I was listening to the words of a fanatic; and Simonis must have had the same idea:
“He must have a good many stories to tell,” said my assistant sarcastically. “I imagine it was he who advised you which poison to put in the Emperor’s dish.”
The dervish took no notice of the irony.
“What do you know of poisons?” he answered, quite unruffled. “There are seventy-two different types, and the subtlest are not taken via the mouth. A pair of shoes, a shirt, a wig, a flower, a curtain, a door, a chisel, a letter: a thousand objects can be poisonous. But for each one there exists an antidote in nature.

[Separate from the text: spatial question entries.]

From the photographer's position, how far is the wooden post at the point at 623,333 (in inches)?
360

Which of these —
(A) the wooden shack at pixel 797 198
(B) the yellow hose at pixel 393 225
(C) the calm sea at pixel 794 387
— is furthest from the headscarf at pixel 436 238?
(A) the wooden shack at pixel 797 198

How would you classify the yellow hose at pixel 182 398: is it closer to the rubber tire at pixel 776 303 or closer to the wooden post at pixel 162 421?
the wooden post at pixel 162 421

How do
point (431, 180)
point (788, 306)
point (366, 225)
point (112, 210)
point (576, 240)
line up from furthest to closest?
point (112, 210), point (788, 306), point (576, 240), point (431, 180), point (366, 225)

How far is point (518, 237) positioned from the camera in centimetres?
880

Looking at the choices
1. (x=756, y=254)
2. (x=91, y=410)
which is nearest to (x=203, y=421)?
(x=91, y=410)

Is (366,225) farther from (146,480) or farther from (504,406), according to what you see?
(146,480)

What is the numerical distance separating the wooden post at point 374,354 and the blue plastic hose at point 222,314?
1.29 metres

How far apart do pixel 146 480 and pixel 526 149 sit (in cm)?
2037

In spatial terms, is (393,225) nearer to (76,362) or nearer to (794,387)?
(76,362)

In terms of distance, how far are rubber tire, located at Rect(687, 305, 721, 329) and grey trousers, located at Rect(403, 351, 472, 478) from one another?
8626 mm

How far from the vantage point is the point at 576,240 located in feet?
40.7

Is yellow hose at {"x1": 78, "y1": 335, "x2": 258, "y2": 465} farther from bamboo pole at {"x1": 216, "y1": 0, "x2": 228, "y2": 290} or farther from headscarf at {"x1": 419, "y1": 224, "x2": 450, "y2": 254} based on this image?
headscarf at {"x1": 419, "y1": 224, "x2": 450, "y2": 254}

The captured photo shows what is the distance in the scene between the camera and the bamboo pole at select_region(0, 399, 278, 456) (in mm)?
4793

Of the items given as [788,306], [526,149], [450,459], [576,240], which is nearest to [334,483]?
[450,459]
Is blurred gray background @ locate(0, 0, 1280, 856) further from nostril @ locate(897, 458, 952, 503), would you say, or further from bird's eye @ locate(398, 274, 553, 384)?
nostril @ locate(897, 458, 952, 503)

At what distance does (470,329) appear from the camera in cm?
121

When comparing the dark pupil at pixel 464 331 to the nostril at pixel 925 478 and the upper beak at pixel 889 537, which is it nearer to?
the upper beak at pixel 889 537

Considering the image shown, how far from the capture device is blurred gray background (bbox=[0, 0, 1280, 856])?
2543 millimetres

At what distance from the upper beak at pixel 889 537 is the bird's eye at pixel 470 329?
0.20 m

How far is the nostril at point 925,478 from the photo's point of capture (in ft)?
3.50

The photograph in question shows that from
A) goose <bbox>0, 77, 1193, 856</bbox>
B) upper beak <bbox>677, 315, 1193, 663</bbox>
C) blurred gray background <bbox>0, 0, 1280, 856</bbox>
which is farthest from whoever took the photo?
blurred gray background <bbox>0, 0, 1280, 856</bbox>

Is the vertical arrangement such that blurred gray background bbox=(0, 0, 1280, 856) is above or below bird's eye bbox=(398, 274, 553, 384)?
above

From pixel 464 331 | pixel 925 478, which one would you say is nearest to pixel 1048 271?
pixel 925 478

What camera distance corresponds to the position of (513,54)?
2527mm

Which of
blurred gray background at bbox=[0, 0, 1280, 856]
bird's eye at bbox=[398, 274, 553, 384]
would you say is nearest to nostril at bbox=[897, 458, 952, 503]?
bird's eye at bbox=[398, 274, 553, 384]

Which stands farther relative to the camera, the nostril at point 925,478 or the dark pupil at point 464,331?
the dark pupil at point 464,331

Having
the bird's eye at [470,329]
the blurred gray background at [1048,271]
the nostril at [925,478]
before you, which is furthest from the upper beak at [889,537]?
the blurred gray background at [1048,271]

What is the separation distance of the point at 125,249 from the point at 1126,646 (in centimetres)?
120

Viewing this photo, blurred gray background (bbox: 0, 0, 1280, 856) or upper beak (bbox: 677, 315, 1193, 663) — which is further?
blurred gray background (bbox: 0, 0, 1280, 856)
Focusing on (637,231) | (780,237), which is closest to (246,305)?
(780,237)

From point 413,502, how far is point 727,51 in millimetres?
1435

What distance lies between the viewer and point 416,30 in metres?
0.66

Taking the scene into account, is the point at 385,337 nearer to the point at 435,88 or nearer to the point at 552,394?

Some only work at certain hours, or on certain days, or weeks, or months – but they are all infallible. One just needs to know the condition and temperament of the person. In Joseph’s case, you think it is poison and not illness. Well, the illness is poison, and the poison is illness. They are not alternatives, but the same thing: a disease induced by medical means. The smallpox was injected skilfully into the Emperor’s limbs, as into those of the Grand Dauphin of France, obviously with the help of the traitors who can always be found among you Christians, and in both cases it will seem a natural death.”